L’influenceuse influencée

Sa vision clairement panafricaine (pas si éloignée de Black is King de Beyonce auquel elle avait participé) se traduit par une proposition artistique de la même envergure, à l’image de Chairman qui sonne à la fois congolais par sa guitare et ivoirien par ses consonances – la Nigériane avait été invitée par Magic System sur l’hymne de la Coupe d’Afrique des nations, compétition de football qui s’est déroulée en Côte d’Ivoire début 2024.

Et si l’influence de la Béninoise Angélique Kidjo, modèle revendiqué et assumé, se diffuse bien au-delà d’African Woman qui marque leur troisième association sur une chanson, il ne faut pas oublier de rappeler qu’en sens inverse Yemi Alade est une référence qui inspire depuis une décennie de nombreuses jeunes artistes du continent !

Quant à considérer que ce catalogue d’emprunts plus ou moins prononcés ait été vu comme un moyen potentiel d’accéder au succès, l’argument s’avère factuellement irrecevable : bien qu’elle ait un statut de star que personne ne remettrait en cause, seul un des nombreux titres de la chanteuse parus au cours des dernières années a franchi le cap des 20 millions de vues sur Youtube, loin des 165 millions de Johnny (2014) et alors même que le streaming s’est entretemps développé.

Production majestueuse

Pour celle qui fut la marraine de l’édition 2024 du MIDƐM+ (Marché international du disque et de l’édition musicale) à Cannes, l’objectif initial est ailleurs : s’adresser au plus grand nombre, fédérer derrière une musique dans laquelle chacun trouverait des éléments auxquels se connecter en magnifiant son Afrique.

Remarquable sur le plan de la production, ce qui caractérise les œuvres de la Nigériane de manière générale, Rebel Queen laisse apparaitre dans ce domaine des choix récurrents : du chant en chorale, puissant, dégageant une impression majestueuse, quelque part entre Le Roi Lion et Black Panther ; ou encore ses sons d’instruments live dans un environnement programmé, reflétant ce mélange d’ancien et de nouveau que l’artiste a à cœur de réaliser, et qu’elle défend sur scène avec les membres de sa formation African Train.
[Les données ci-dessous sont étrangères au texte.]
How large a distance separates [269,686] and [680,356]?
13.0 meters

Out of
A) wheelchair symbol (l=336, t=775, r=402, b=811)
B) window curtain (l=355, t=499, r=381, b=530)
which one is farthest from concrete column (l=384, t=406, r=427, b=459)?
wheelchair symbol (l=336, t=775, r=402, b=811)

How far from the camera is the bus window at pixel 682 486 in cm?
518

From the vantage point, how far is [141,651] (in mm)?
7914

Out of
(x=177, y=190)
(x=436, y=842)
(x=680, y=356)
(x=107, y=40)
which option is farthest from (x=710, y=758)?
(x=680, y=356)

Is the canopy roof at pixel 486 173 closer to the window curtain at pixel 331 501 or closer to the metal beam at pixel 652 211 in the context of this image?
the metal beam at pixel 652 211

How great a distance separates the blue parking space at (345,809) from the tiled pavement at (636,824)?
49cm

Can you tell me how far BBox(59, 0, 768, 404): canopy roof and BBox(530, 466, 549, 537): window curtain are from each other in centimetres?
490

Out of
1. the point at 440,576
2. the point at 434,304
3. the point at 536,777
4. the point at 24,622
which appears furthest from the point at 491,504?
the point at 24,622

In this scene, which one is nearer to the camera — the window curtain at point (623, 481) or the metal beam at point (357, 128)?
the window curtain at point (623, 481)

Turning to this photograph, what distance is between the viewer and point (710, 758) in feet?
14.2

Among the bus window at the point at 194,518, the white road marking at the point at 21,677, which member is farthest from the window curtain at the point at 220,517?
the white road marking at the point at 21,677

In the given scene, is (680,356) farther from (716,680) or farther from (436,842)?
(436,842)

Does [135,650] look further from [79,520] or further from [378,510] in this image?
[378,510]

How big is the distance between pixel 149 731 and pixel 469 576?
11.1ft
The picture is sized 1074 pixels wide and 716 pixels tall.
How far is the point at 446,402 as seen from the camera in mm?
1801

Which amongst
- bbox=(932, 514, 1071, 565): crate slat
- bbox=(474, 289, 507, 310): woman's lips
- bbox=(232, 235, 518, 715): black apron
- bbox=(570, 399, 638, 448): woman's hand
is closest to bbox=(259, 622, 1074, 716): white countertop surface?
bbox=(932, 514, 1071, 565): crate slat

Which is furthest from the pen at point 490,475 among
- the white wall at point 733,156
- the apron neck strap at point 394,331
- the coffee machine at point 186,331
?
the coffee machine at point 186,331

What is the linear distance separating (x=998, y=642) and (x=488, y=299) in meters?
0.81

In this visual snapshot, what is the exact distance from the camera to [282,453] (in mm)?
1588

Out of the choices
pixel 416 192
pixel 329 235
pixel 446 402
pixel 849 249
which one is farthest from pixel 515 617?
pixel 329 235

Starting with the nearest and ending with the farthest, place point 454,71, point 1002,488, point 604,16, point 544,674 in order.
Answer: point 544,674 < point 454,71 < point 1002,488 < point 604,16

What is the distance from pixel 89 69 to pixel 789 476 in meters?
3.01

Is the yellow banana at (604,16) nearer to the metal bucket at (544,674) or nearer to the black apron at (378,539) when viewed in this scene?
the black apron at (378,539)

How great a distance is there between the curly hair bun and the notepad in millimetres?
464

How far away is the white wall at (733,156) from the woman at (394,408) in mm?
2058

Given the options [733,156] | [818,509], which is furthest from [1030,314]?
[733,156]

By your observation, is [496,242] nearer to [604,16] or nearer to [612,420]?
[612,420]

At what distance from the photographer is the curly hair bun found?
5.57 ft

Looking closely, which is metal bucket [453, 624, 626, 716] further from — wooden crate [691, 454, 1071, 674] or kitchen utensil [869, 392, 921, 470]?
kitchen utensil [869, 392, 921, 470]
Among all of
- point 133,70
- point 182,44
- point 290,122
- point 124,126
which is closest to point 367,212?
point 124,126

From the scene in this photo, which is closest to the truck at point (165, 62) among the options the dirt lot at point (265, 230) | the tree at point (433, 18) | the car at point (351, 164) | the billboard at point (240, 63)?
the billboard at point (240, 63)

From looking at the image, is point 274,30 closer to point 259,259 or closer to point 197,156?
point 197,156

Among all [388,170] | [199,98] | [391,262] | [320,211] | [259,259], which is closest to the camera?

En studio, sur l’essentiel des 16 nouveaux titres, elle s’est adjoint les services de son compatriote Vtek (Victor Kpoudosu), déjà à ses côtés dans le passé. Le musicien et producteur, récompensé par un Grammy Award pour sa prestation sur Mother Nature d’Angélique Kidjo, s’est mis au diapason de ses intentions. Partie avec humilité à la conquête du marché occidental, Yemi Alade dispose dans son jeu avec cet album, d’un nouvel atout de taille.